Math 202A: Lecture 4

Definition 4.1. A Hilbert space is a complex vector space $V$ equipped with a scalar product: a function

$\langle \cdot,\cdot \rangle \colon V \times V \longrightarrow \mathbb{C}$

satisfying:

$\langle v,v \rangle \geq 0$ with equality if and only if $v=0_V$ ;
$\langle v,w \rangle=\overline{\langle w,v\rangle}$ ;
$\langle v, \beta_1w_1+\beta_2w_2\rangle=\beta_1\langle v,w_1\rangle + \beta_2 \langle v,w_2\rangle.$

The term “scalar product” indicates that $\langle \cdot,\cdot \rangle$ is a rule for multiplying two vectors $v,w$ in $V$ such that the product $\langle v,w\rangle$ is a complex number rather than a vector in $V.$ Using these axioms you can check that the scalar product satisfies the following augmented FOIL identity from high school algebra, which is known as sesquilinearity:

$\langle \alpha_1v_1+\alpha_2v_2,\beta_1w_1+\beta_2w_2\rangle=\overline{\alpha_1}\beta_1\langle v_1,w_1\rangle + \overline{\alpha_1}\beta_2\langle v_1,w_2\rangle + \overline{\alpha_2}\beta_1\langle v_2,w_1\rangle + \overline{\alpha_2}\beta_2\langle v_2,w_2\rangle.$

Definition 4.1 is nonstandard in that it typically includes an extra analytic condition which we have omitted (this will be discussed further below). One may also see the pair $(V,\langle \cdot,\cdot\rangle)$ referred to as a Hermitian space.

A vector space $V$ without a scalar product abstracts the familiar operations of addition and scaling of spatial vectors $\vec{v}$ , which are standard in science and engineering. In particular you have already in your mind the image of vectors as directed line segments representing things like velocity or acceleration; these are added tail-to-tip and stretched or squished by scalar multiplication. The reason to generalize from spatial vectors $\vec{v}$ to abstract vectors $v$ is that many other types of objects can be manipulated in the same way as spatial vectors, and we can study all such systems simultaneously through an axiomatic development of general vector spaces. The motivation behind allowing for scaling by arbitrary complex numbers instead of just real ones is a bit more involved, but one may point to the use of complex vector spaces in quantum mechanics as one reason. The role of the scalar product is to provide an axiomatic foundation for abstracting familiar geometric aspects of spatial vectors, such as the length of a vector and the angle between two vectors, to the setting of an arbitrary vector space.

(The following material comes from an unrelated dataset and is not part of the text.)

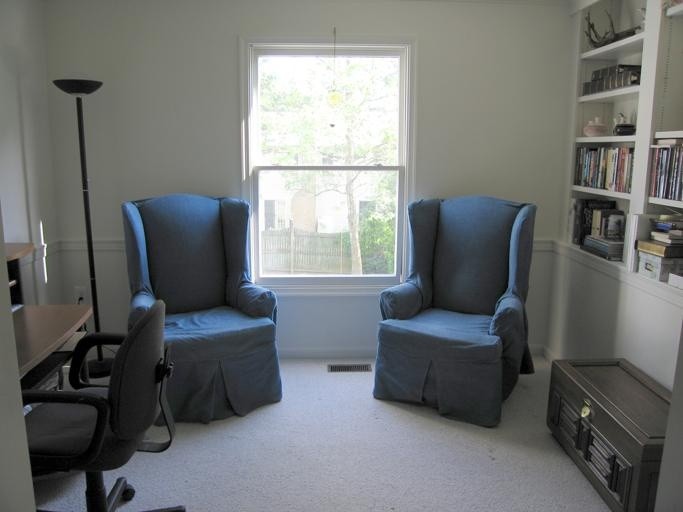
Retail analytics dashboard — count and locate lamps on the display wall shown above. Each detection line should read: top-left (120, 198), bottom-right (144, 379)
top-left (52, 80), bottom-right (116, 377)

Defintion 4.2. A normed vector space is a complex vector space $V$ equipped with a function

$\|\cdot\| \colon V \longrightarrow [0,\infty)$

such that

$\|v\|=0$ if and only if $v=0_V$ ;
$\|\alpha v\| = |\alpha|\|v\|$ ;
$\|v+w\| \leq \|v\| + \|w\|.$

The norm $\|v\|$ abstracts the notion of vector length in a way which is compatible with our geometric intuition. The first axiom says that only the zero vector has zero length. The second says that scaling a vector and then measuring its length is the same thing as multiplying the original length measurement by the magnitude of the scaling. The third is the triangle inequality: it abstracts the fact that if we add two spatial vectors $\vec{v},\vec{w}$ tail-to-tip we get a triangle with three directed sides $\vec{v},\vec{w}$ and $\vec{v}+\vec{w}$ . Any normed vector space can be promoted to a metric space with distance defined by $\mathrm{d}(v,w) = \|v-w\|.$

We now claim that in a Hilbert space $V$ the scalar product gives us a norm defined by

$\|v\| = \sqrt{\langle v,v \rangle}.$

To verify this claim, we have to check that the three conditions stipulated by Definition 4.2 do in fact hold. The first two are easy to check. The third is a bit more problematic: we compute

$\|v+w\| = \sqrt{\langle v+w,v+w\rangle} = \sqrt{\|v\|^2+2\Re \langle v,w\rangle + \|w\|^2}$

and we have to control the quantity $\Re \langle v,w\rangle.$ Since the real part of any complex number is bounded by its modulus, where equality holds precisely for nonnegative real numbers, we have

$\|v+w\| \leq \sqrt{\|v\|^2+2|\langle v,w\rangle| + \|w\|^2}$

with equality if and only if $\langle v,w \rangle \geq 0.$

Theorem 4.3. (Cauchy-Schwarz inequality) For any vectors $v,w \in V$ we have

$|\langle v,w\rangle \leq \|v\| \|w\|,$

with equality if and only if $w = \alpha v$ for some $\alpha \in \mathbb{C}.$

Problem 4.1. Prove the Cauchy-Schwarz inequality.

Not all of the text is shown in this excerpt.